#### PASSAGE PROVIDED:
_ _ _ _

The three editing behaviors of track trimming apply to effect trimming and they are bound to the mouse buttons that you set in interface preferences. See section Interface. When you perform a trim edit on an effect, the effect boundary is moved by dragging on it. Unlike track editing, the effect has no source length. You can extend the end of an effect as much as desired without being limited.
Also unlike track editing, the starting position of the drag operation does not bind the edit decision to media. The media the effect is bound to does not follow effect edits. Other effects, however, do follow editing decisions made on an effect. If you drag the end of an effect which is lined up to effects on other tracks, the effects on the other tracks will be edited while the media stays the same.
What happens if you trim the end of an effect in, leaving a lot of unaffected time near the end of the track? When you drag an effect in from the Resource Window you can insert the effect in the portion of the row unoccupied by the trimming operation. Realtime effects are organized into rows under the track. Each row can have multiple effects.
In some cases you will want a trimming operation to change only one row of effects. This can be achieved by first positioning the insertion point on the start or end of the effect. Then press SHIFT while beginning the trimming operation. This causes the operation to change only one row of effects.
In addition to trimming, you can move effects up or down. Every track can have a stack of effects under it. By moving an effect up or down you change the order in which effects are processed in the stack. Go to an effect and right click to bring up the effect menu. The Move up and Move down options move the effect up or down.
When you are moving effects up or down, be aware that if they are shared as shared effects, any references will be pointing to a different effect after the move operation.
Finally, there is dragging of effects. Dragging effects works just like dragging edits. You must select the arrow to enter drag and drop mode before dragging effects. The effects snap to media boundaries, effect boundaries, and tracks. Be aware if you drag a reference to a shared effect, the reference will usually point to the wrong effect afterwards.

_ _ _ _

#### GIVEN MATERIAL:

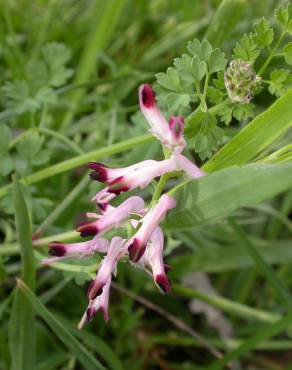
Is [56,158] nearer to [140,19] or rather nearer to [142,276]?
[142,276]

_ _ _ _

#### INSTRUCTIONS TO FOLLOW:
Write the next part of the passage about trimming, moving, and dragging effects, picking up right after its last sentence. The lines above come from a separate source.

#### REPLY:
Right click on an effect to bring up a menu for the effect. Select attach... to change the effect or change the reference if it is a shared effect.
Contrary to computer science experience, the audio compressor does not reduce the amount of data required to store the audio. The audio compressor reduces the dynamic range of the audio. In Cinelerra the compressor actually performs the function of an expander and compressor.
The compressor works by calculating the maximum sound level within a certain time period of the current position. The maximum sound level is taken as the input sound level. For every input sound level there is an output sound level specified by the user. The gain at the current position is adjusted so the maximum sound level in the time range is the user specified value.
The compressor has a graph which correlates every input sound level to an output level. The horizontal direction is the input sound level in dB. The vertical direction is the output sound level in dB. The user specifies output sound levels by creating points on the graph. Click in the graph to create a point. If 2 points exist, drag one point across another point to delete it. The most recent point selected has its vales displayed in textboxes for more precise adjustment.
To make the compressor reduce the dynamic range of the audio, make all the output values greater than the input values except 0 dB. To make the compressor expand the dynamic range of the audio, make all the output values except 0 dB less than the input values. The algorithm currently limits all sound levels above 0 dB to 0 dB so to get an overloaded effect put a gain effect before the compressor to reduce all the levels and follow it with another gain effect to amplify all the levels back over 0 dB.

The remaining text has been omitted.